Are elections in the United States fair? by Olivia

September 24, 2018


Are elections in the United States fair?


The United States of America is a representative democracy in which we elect people to make decisions on our behalf. We directly elect mayors, senators, members of the House of Representatives, judges, and other lower level representatives. However, when we vote for president, we are really voting for an elector that has pledged to represent their candidate, and the candidate with a majority of the electoral college becomes president. The article “How Fair are Elections in the United States” by Bob Lewis from IVN describes the issues in the elections of the United States. He claims that the elections are not fair due to the Electoral College, unequal media coverage, and uneven electoral financing. He asserts that all of these issues breed corruption and ignore the will of the people. He says, “Put simply, you can’t call yourself a democracy and ignore the citizens.” 

Britannica describes another of the major problems with our elections: gerrymandering. This has been denounced because “it violates two basic tenets of electoral apportionment—compactness and equality of size of constituencies.” It is also commonly argued that majority parties in state legislatures, who draw these lines, have no regard for the voices of the people or any logical boundaries. These boundaries define both the districts that Congressional candidates run in and the electors of the Electoral College represent. Thus, when these lines are drawn in ways that divide the people up to cancel out a certain ideology, it becomes clear that those who are elected are not truly representing the people. In many cases, the people don’t think their vote even matters.

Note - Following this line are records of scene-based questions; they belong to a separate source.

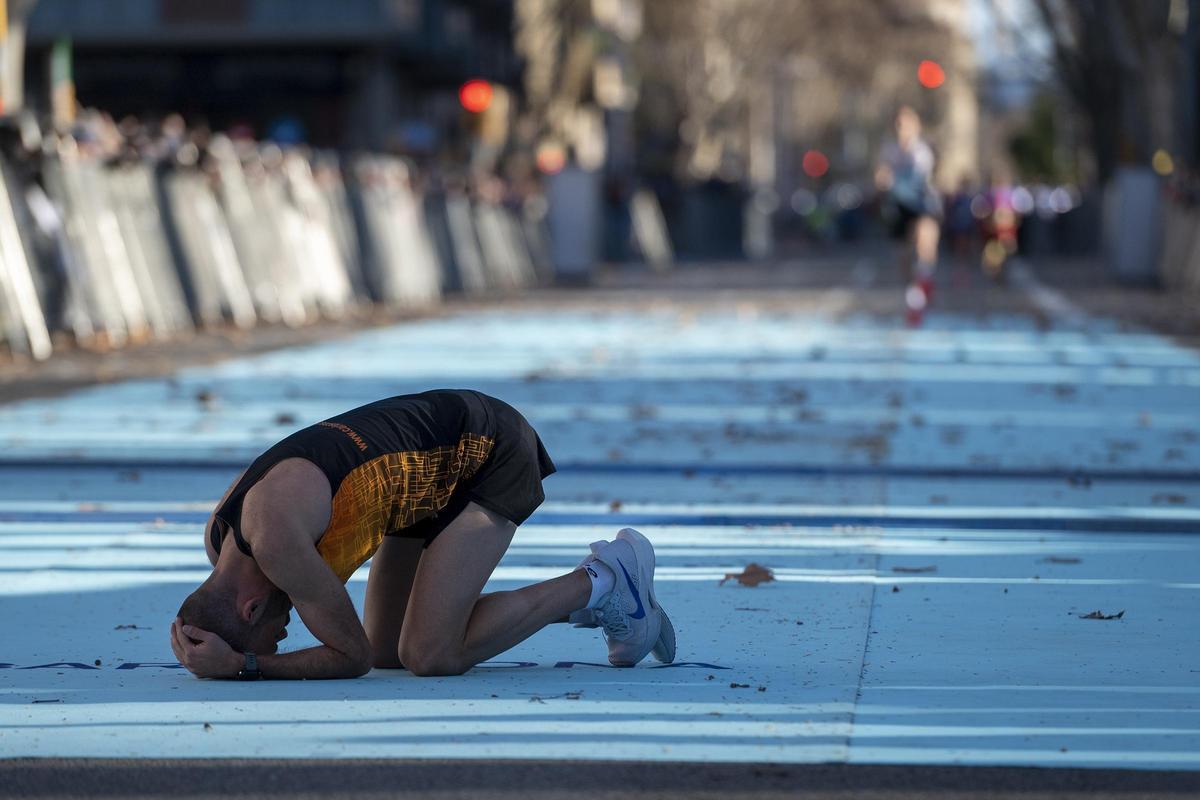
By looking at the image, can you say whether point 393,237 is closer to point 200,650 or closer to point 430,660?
point 430,660

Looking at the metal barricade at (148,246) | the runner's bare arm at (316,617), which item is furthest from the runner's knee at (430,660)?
the metal barricade at (148,246)

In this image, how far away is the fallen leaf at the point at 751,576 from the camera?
23.8ft

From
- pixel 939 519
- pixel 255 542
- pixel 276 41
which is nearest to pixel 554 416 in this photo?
pixel 939 519

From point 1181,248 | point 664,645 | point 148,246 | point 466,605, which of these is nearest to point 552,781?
point 466,605

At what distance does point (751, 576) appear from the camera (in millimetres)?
7355

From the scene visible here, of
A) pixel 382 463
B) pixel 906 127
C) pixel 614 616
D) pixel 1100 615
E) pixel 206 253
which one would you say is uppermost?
pixel 382 463

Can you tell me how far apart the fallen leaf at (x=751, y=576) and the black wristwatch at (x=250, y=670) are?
2.04 m

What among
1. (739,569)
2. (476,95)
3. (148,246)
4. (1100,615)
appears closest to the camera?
(1100,615)

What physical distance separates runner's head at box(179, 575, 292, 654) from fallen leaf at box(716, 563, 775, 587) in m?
2.11

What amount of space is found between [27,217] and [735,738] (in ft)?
47.8

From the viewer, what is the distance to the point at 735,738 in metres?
4.90

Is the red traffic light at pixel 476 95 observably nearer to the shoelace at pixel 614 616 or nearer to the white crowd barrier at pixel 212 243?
the white crowd barrier at pixel 212 243

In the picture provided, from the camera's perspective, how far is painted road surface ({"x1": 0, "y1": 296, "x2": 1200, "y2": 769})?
16.4 feet

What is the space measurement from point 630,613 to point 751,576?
1.65 m
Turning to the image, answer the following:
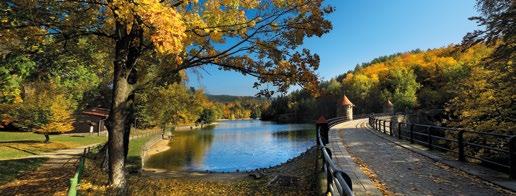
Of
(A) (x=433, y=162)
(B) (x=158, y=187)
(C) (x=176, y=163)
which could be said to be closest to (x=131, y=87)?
(B) (x=158, y=187)

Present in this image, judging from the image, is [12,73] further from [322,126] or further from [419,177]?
[419,177]

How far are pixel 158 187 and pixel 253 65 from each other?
23.1 ft

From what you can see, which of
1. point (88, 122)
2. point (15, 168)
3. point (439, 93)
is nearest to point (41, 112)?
point (15, 168)

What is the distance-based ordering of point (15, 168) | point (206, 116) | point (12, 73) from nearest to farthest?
1. point (12, 73)
2. point (15, 168)
3. point (206, 116)

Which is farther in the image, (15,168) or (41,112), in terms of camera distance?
(41,112)

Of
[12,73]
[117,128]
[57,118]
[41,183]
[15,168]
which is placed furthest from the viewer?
[57,118]

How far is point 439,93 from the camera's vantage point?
8662 centimetres

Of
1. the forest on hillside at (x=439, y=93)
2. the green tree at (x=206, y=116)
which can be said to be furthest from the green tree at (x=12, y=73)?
the green tree at (x=206, y=116)

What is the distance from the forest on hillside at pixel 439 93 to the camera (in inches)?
733

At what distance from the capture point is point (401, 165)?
1277 centimetres

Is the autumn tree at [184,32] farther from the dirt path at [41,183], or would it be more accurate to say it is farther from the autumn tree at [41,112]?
the autumn tree at [41,112]

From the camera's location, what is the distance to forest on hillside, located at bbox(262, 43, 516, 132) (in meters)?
18.6

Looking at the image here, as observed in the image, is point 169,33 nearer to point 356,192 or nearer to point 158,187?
point 356,192

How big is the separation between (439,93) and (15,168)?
3266 inches
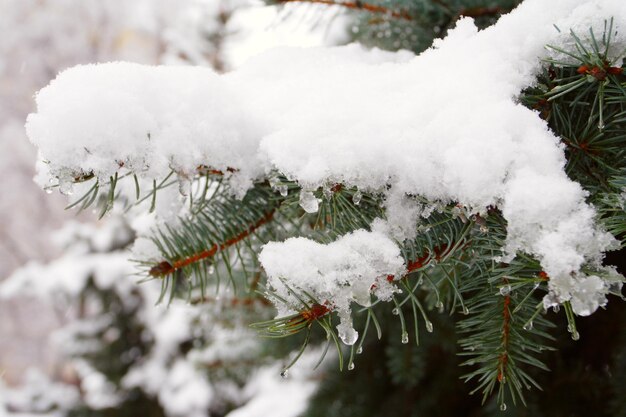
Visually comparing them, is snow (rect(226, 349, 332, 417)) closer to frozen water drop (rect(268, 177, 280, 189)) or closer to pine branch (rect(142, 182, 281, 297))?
pine branch (rect(142, 182, 281, 297))

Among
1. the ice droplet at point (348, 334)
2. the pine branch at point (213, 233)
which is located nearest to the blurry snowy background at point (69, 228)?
the pine branch at point (213, 233)

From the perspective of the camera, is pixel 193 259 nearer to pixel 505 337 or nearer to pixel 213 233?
pixel 213 233

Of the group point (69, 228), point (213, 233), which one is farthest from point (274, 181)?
point (69, 228)

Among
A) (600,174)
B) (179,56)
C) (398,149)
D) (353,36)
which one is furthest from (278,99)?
(179,56)

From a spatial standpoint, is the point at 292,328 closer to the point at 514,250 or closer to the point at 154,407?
the point at 514,250

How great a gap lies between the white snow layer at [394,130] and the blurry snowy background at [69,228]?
1770 mm

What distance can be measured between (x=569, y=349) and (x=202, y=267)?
1.14m

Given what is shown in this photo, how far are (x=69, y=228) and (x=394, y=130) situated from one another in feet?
9.76

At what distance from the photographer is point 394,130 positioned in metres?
0.55

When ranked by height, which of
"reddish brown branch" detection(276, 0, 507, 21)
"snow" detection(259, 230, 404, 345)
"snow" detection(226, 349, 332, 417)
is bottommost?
"snow" detection(226, 349, 332, 417)

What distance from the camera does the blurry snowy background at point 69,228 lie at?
272 centimetres

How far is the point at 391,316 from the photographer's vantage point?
54.2 inches

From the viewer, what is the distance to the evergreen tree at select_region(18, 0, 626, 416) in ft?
1.54

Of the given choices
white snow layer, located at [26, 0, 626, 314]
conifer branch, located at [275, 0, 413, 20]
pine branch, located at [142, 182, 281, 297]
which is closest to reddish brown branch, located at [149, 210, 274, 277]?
pine branch, located at [142, 182, 281, 297]
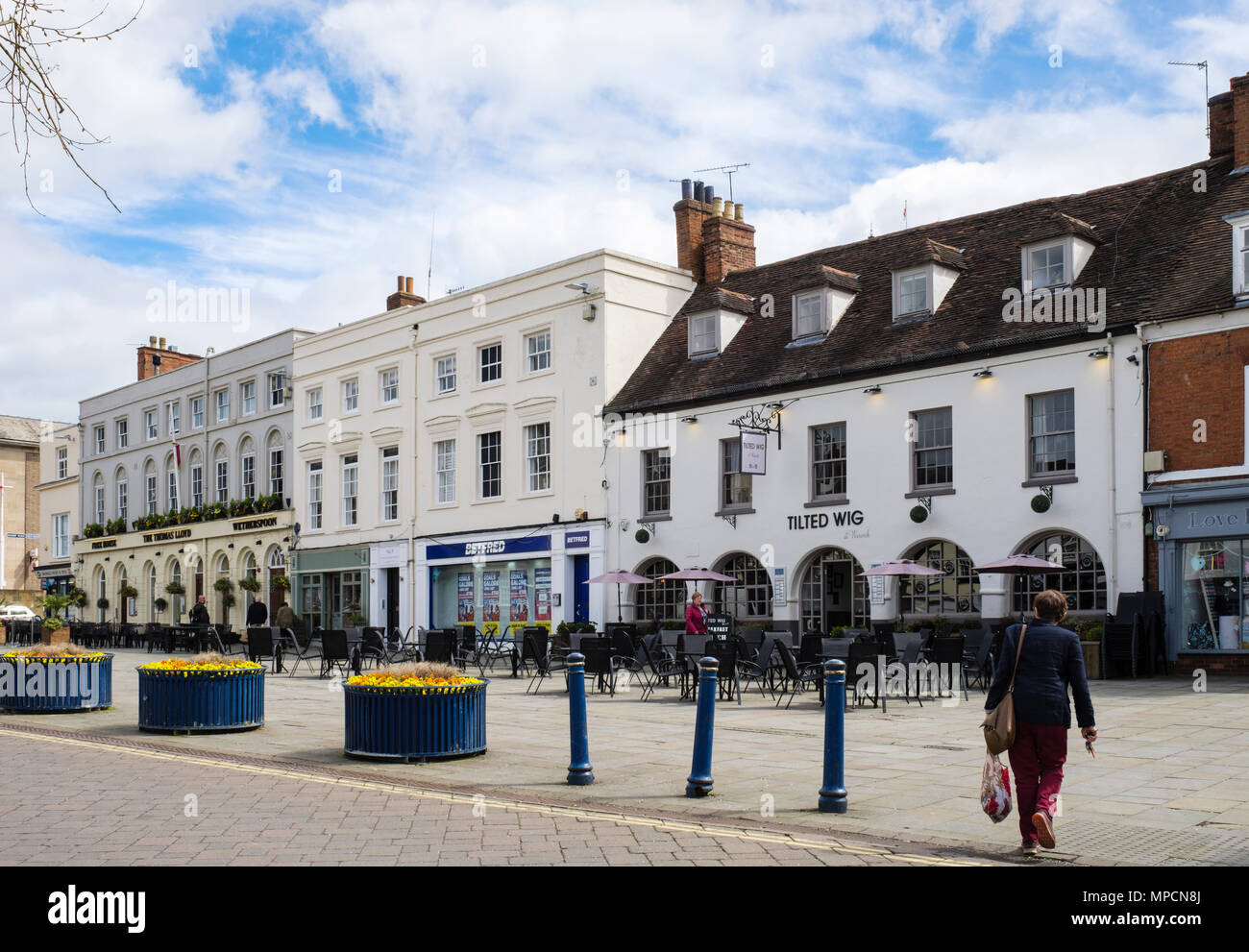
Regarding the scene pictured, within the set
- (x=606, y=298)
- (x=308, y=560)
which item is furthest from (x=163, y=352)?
(x=606, y=298)

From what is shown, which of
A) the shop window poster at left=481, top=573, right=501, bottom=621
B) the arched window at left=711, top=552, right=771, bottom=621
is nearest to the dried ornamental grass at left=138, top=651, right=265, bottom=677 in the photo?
the arched window at left=711, top=552, right=771, bottom=621

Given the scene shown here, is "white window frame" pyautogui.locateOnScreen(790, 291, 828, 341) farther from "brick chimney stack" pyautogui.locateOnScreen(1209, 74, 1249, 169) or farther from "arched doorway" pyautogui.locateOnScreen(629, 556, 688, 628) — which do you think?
"brick chimney stack" pyautogui.locateOnScreen(1209, 74, 1249, 169)

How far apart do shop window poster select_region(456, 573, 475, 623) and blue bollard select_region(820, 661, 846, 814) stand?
25.8m

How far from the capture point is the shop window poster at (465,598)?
113ft

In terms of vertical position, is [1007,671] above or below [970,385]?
below

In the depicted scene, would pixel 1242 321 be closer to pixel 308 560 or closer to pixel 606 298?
pixel 606 298

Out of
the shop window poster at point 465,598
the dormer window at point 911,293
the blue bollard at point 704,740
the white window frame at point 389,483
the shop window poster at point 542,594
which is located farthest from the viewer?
the white window frame at point 389,483

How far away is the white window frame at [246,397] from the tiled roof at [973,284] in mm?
18616

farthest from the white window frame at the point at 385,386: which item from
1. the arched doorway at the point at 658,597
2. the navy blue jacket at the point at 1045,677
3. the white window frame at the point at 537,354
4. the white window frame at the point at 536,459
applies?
the navy blue jacket at the point at 1045,677

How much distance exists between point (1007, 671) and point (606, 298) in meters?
23.9

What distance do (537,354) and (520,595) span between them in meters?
6.33

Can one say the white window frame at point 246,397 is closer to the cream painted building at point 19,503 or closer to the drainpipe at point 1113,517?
the cream painted building at point 19,503

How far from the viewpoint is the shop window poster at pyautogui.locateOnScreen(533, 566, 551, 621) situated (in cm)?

The Washington Post’s Dan Slater and Lucan Ahmad Way display additional issues of our election system that became irrefutable in the 2016 election in their article “Was the 2016 U.S. election democratic? Here are 7 serious shortfalls.” This list of problems include the scapegoating of minorities, international intervention, and the discrediting of the electoral process and opposition. Because of these things, the elections in the United States may “come up short in either of two ways: through procedural abuses, and through violations of substantive norms of democratic fair play.” In other words, our elections are being corroded by the people on the inside taking shortcuts or twisting the rules to help them win. To summarize, the system of our elections has had the ability to be fair in the past, but the spike in corruption and foul play has proved our elections have many shortcomings in terms of speaking for the people.